NodePort configuration example
apiVersion: v1
kind: Service
metadata:
name: frontend-svc
namespace: production
spec:
type: NodePort
selector:
app: frontend
tier: web
ports:
- protocol: TCP
port: 80
targetPort: 8080
nodePort: 30080
externalTrafficPolicy: Local
This manifest creates a NodePort Service on port 30080. External clients access the frontend by connecting to any node's IP on port 30080, e.g., http://192.168.1.10:30080. The externalTrafficPolicy: Local directive preserves client source IPs and avoids an extra hop by routing traffic only to Pods on the receiving node. Without this setting, kube-proxy may forward traffic to Pods on other nodes, adding latency and obscuring the true client IP behind the node's IP.
We test this in our HSR Layout lab by deploying a NodePort Service, then using curl from an external VM to hit each node's IP. Students observe that with externalTrafficPolicy: Cluster (the default), requests are load-balanced across all Pods cluster-wide, but with Local, only Pods on the target node respond. This distinction is critical for logging, rate limiting, and compliance with DPDP Act requirements to track user IP addresses.
Understanding LoadBalancer Services
A LoadBalancer Service provisions an external load balancer from the cloud provider—AWS Elastic Load Balancing (ELB/ALB/NLB), Azure Load Balancer, or GCP Cloud Load Balancing—and assigns a public IP or DNS name. Traffic sent to this external endpoint is distributed across backend Pods, with the cloud load balancer performing health checks, SSL termination, and cross-availability-zone failover. LoadBalancer is the preferred Service type for production internet-facing applications in cloud environments.
When you create a LoadBalancer Service in EKS, the AWS Cloud Controller Manager (CCM) calls the ELB API to provision a Network Load Balancer (NLB) or Application Load Balancer (ALB), depending on annotations. The load balancer's target group points to NodePort endpoints on worker nodes, and the cloud provider's health checks ensure traffic is routed only to healthy nodes. The external IP or DNS name is populated in the Service's status.loadBalancer.ingress field, which clients use to access the application.

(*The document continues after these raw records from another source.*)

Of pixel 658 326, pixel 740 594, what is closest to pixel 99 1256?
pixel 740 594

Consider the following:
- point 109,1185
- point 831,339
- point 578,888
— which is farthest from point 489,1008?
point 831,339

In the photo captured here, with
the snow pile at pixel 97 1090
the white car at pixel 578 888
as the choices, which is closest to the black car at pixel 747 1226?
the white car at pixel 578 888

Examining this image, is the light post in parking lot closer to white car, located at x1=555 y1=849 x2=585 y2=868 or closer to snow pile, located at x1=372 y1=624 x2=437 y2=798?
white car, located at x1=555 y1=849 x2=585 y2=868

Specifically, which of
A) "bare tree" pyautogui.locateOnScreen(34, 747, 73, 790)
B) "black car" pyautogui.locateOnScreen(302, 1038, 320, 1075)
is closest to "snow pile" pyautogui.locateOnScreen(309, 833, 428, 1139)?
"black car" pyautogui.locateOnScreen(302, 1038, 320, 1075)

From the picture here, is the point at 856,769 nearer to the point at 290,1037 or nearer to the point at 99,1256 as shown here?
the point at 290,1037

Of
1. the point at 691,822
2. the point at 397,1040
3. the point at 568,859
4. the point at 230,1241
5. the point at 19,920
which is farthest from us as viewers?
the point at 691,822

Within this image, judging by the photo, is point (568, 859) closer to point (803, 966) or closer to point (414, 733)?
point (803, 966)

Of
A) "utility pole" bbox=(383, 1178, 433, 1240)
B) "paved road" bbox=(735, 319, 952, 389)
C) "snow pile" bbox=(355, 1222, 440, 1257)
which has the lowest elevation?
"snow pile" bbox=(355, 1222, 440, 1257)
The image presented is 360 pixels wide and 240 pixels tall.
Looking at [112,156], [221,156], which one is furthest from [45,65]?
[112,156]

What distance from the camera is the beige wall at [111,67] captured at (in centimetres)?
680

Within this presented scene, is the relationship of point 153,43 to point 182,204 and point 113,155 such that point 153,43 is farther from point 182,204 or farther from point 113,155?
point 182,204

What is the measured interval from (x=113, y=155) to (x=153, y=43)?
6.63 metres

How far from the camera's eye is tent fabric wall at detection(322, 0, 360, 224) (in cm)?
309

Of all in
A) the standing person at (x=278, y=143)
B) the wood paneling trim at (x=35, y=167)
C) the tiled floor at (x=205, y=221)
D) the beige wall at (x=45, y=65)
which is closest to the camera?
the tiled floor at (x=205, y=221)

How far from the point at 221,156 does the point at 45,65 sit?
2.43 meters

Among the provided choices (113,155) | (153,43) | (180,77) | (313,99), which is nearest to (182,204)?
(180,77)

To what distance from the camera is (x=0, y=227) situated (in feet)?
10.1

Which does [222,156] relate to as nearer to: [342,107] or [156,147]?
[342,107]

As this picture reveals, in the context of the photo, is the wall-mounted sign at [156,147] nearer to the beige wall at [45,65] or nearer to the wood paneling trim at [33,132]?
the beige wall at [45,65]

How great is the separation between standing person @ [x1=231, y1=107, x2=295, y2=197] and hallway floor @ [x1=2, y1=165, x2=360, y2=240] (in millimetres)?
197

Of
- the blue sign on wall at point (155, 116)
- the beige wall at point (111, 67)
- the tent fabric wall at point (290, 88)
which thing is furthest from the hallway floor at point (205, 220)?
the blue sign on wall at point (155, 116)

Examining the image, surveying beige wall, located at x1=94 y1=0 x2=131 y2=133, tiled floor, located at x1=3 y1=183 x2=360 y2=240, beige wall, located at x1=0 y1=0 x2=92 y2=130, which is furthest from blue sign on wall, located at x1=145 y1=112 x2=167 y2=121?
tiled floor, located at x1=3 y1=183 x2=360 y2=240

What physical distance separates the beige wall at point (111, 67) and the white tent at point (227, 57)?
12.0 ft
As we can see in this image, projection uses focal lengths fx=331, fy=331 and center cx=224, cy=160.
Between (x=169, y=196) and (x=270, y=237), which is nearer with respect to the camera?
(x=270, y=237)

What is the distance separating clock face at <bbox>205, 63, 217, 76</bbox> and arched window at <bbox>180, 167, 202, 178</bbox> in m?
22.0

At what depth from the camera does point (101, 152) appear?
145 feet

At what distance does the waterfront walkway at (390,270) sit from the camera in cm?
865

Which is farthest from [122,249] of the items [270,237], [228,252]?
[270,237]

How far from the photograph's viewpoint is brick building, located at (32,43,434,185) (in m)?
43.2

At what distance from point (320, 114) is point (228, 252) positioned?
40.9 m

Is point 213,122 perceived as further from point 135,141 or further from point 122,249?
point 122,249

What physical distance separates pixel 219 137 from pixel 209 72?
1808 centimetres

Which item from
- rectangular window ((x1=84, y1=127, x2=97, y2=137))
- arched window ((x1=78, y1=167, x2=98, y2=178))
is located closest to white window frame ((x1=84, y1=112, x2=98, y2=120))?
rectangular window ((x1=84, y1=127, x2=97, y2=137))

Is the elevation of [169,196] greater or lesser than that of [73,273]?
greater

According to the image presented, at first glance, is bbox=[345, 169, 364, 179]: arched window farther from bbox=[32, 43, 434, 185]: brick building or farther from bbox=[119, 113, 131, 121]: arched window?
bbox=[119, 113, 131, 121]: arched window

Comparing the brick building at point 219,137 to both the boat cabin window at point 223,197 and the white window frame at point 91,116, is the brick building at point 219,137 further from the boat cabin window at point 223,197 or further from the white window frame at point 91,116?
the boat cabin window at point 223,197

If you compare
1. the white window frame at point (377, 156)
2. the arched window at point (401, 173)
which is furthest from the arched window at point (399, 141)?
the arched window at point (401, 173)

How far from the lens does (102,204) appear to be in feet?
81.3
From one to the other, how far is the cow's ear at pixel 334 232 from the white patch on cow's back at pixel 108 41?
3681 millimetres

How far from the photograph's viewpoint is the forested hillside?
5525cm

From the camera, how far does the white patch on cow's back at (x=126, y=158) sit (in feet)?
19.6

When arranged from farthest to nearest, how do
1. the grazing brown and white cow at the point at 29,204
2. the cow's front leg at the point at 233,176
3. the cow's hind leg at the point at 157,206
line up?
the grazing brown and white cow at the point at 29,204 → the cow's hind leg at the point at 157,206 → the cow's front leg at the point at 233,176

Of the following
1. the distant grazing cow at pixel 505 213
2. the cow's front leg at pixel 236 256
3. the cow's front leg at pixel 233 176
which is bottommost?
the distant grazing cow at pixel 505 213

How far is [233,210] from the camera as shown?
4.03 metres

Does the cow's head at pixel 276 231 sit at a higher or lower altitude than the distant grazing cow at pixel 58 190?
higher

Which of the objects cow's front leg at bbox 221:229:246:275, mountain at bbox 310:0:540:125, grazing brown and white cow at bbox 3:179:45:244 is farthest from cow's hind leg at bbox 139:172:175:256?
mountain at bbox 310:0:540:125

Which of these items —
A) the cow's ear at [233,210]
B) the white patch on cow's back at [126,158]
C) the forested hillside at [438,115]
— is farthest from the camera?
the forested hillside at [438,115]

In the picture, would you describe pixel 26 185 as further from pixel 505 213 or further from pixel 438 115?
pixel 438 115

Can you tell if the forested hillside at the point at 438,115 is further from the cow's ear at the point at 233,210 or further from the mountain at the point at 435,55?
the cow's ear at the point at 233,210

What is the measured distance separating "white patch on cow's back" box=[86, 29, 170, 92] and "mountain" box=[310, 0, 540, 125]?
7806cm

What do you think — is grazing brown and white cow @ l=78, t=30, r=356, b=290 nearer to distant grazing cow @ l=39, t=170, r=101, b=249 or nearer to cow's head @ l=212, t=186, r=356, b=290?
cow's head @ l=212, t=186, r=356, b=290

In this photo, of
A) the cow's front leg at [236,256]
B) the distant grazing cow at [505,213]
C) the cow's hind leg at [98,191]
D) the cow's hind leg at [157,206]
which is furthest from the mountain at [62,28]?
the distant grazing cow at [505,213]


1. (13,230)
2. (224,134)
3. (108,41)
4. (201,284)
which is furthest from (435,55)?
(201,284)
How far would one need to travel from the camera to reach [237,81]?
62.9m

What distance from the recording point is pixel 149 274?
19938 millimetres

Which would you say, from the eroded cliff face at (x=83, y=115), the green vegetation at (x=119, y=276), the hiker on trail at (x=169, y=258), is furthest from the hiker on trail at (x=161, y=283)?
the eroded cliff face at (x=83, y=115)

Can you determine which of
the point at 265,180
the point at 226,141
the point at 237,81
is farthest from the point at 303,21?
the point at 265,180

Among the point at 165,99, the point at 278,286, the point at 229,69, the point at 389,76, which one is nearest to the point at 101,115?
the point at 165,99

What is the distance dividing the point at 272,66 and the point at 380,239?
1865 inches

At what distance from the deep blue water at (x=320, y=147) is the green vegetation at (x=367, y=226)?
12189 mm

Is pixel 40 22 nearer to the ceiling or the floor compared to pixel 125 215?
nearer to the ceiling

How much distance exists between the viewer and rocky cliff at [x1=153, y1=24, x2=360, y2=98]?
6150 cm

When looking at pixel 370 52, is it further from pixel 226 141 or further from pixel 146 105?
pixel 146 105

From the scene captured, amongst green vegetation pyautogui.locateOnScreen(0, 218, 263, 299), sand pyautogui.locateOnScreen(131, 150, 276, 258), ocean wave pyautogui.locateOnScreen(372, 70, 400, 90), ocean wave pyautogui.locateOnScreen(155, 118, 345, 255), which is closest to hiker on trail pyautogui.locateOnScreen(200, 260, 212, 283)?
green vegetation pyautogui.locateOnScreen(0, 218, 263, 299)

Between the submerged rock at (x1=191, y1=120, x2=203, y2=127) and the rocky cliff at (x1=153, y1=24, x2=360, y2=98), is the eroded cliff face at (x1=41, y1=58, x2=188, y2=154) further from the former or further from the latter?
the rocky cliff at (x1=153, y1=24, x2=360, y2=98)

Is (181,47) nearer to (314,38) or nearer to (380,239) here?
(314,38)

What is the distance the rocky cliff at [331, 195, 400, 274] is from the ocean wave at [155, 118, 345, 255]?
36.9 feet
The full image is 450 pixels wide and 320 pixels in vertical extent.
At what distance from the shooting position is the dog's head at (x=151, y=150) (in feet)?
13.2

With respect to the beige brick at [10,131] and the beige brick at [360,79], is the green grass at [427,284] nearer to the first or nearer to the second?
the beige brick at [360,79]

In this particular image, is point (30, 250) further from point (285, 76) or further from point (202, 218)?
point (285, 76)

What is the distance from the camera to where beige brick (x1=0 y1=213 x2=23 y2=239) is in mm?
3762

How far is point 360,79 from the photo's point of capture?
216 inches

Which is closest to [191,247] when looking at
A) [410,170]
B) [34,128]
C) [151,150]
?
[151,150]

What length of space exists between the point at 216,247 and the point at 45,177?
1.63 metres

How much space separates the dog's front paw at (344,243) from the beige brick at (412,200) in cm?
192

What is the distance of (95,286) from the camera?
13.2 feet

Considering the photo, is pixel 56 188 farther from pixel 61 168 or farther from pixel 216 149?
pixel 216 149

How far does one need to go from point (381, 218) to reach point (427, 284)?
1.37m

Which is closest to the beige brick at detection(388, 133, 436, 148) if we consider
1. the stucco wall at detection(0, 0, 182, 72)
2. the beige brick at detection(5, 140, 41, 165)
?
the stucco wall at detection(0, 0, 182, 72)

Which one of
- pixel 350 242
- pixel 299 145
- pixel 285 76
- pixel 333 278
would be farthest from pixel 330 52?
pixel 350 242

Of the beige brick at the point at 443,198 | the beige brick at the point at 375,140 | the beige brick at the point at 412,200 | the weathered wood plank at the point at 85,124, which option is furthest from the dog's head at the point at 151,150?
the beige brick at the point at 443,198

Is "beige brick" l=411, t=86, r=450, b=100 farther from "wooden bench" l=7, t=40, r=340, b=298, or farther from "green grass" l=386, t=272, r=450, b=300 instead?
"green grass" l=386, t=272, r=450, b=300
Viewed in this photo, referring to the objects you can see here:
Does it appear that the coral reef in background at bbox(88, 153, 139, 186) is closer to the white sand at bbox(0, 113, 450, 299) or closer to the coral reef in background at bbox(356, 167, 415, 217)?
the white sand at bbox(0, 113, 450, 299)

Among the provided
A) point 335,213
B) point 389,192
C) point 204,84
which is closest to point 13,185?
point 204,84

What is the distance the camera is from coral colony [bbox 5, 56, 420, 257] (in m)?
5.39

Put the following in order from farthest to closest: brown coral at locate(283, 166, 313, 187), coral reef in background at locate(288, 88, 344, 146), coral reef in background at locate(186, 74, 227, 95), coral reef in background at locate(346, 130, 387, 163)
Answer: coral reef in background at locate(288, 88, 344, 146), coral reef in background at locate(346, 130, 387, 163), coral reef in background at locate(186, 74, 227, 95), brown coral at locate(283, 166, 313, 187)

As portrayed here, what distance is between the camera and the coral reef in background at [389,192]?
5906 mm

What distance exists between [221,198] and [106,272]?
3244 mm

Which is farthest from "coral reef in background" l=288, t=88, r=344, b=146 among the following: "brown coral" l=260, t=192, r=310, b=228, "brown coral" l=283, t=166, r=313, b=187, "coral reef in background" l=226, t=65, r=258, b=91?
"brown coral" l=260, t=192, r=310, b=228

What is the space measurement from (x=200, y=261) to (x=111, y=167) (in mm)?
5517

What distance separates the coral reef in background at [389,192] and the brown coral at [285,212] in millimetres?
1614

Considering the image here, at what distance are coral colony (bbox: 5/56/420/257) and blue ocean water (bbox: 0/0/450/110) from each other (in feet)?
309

LoadBalancer Services incur cloud provider costs—each Service provisions a separate load balancer, which can become expensive in multi-tenant clusters with dozens of Services. To optimize costs, many organizations use a single Ingress controller (NGINX, Traefik, or AWS ALB Ingress Controller) with a single LoadBalancer Service, then route traffic to multiple backend Services based on HTTP host headers or paths. This pattern is standard at our hiring partners like HCL and Movate, where cost efficiency is a KPI for cloud operations teams.
LoadBalancer configuration example for AWS EKS
apiVersion: v1
kind: Service
metadata:
name: api-gateway-svc
namespace: production
annotations:
service.beta.kubernetes.io/aws-load-balancer-type: "nlb"
service.beta.kubernetes.io/aws-load-balancer-scheme: "internet-facing"
service.beta.kubernetes.io/aws-load-balancer-cross-zone-load-balancing-enabled: "true"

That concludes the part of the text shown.